The Left has a tendency to twist its tiny little maleducated minds around vicious circles. If the Marxian Communists represent the left wing and the National Socialists the right, that political spectrum cannot explain anything from Burkean conservatism to Misean libertarianism.
What they are describing is, in fact, the political spectrum of the leftmost half of the Left wing. Where do the Fascists fit, for example, in between National Socialists and Communists? They don’t. Amanda’s mention of the Holocaust reflects the typical left-liberal’s belief that being racist is an inherently right-wing phenomenon. It would be interesting to know how she would explain these quotes from an anti-semitist and an anti-bourgeois:
“Let us consider the actual, worldly Jew — not the Sabbath Jew, as Bauer does, but the everyday Jew. Let us not look for the secret of the Jew in his religion, but let us look for the secret of his religion in the real Jew. What is the secular basis of Judaism? Practical need, self-interest. What is the worldly religion of the Jew? Huckstering. What is his worldly God? Money. Very well then! Emancipation from huckstering and money, consequently from practical, real Jewry, would be the self-emancipation of our time…. We recognize in Jewry, therefore, a general present-time-oriented anti-social element, an element which through historical development — to which in this harmful respect the Jews have zealously contributed — has been brought to its present high level, at which it must necessarily dissolve itself. In the final analysis, the emancipation of the Jews is the emancipation of mankind from Jewry”. – Karl Marx
The bourgeois is about to leave the historical stage. In its place will come the class of productive workers, the working class, that has been up until today oppressed. It is beginning to fulfill its political mission. It is involved in a hard and bitter struggle for political power as it seeks to become part of the national organism. The battle began in the economic realm; it will finish in the political.

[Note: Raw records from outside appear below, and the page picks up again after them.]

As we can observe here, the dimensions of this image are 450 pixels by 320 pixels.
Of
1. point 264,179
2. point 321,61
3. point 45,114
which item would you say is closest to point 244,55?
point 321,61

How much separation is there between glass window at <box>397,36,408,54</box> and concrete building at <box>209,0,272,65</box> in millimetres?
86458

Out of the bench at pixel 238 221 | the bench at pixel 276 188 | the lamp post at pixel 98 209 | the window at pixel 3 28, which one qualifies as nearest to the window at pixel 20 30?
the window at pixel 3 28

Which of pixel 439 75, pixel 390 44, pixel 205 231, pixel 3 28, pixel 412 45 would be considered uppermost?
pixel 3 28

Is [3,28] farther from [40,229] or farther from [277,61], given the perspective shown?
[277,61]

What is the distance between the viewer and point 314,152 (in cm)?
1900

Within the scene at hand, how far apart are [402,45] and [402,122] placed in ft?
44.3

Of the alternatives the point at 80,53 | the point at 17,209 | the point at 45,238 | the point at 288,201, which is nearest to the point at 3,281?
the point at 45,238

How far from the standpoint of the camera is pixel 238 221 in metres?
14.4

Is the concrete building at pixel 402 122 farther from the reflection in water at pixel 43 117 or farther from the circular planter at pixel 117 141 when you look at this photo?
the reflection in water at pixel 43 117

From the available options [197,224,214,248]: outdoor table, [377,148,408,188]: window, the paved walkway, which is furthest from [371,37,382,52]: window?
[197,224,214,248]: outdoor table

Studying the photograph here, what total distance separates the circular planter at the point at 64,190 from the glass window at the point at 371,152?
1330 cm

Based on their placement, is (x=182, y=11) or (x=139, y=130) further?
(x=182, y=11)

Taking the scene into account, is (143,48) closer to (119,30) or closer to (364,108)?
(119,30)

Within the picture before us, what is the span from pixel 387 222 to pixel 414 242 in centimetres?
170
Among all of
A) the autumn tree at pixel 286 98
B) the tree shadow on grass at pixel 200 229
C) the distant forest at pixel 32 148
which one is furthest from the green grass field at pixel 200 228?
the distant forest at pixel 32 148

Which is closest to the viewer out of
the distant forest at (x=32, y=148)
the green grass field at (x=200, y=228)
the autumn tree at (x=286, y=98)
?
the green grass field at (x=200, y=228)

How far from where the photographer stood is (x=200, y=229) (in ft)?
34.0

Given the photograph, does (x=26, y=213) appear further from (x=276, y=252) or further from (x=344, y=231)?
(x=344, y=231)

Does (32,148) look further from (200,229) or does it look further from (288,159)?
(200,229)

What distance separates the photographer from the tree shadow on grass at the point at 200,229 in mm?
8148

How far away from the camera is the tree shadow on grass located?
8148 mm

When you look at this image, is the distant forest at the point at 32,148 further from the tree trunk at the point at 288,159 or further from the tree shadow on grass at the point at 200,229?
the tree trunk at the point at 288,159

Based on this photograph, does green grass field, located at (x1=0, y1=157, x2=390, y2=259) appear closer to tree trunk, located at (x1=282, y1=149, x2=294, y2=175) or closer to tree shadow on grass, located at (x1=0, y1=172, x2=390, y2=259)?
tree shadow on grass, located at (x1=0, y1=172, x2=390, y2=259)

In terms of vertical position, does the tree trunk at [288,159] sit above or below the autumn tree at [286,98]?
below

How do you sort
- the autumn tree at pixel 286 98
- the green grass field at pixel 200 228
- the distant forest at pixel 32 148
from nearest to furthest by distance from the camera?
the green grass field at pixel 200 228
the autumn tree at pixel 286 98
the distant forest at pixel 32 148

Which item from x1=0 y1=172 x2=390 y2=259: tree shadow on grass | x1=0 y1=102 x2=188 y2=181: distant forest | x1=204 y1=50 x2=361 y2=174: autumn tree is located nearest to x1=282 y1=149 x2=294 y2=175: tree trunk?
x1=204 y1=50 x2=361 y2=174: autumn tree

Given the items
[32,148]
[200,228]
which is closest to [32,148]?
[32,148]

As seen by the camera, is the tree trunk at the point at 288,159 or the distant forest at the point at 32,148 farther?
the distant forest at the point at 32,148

It is not merely a matter of pay, not only a matter of the number of hours worked in a day-though we may never forget that these are an essential, perhaps even the most significant part of the socialist platform-but it is much more a matter of incorporating a powerful and responsible class in the state, perhaps even to make it the dominant force in the future politics of the Fatherland. – Joseph Goebbels
It’s worth noting that the concept on the historical inevitability of bourgeois decline is an overtly Marxist one.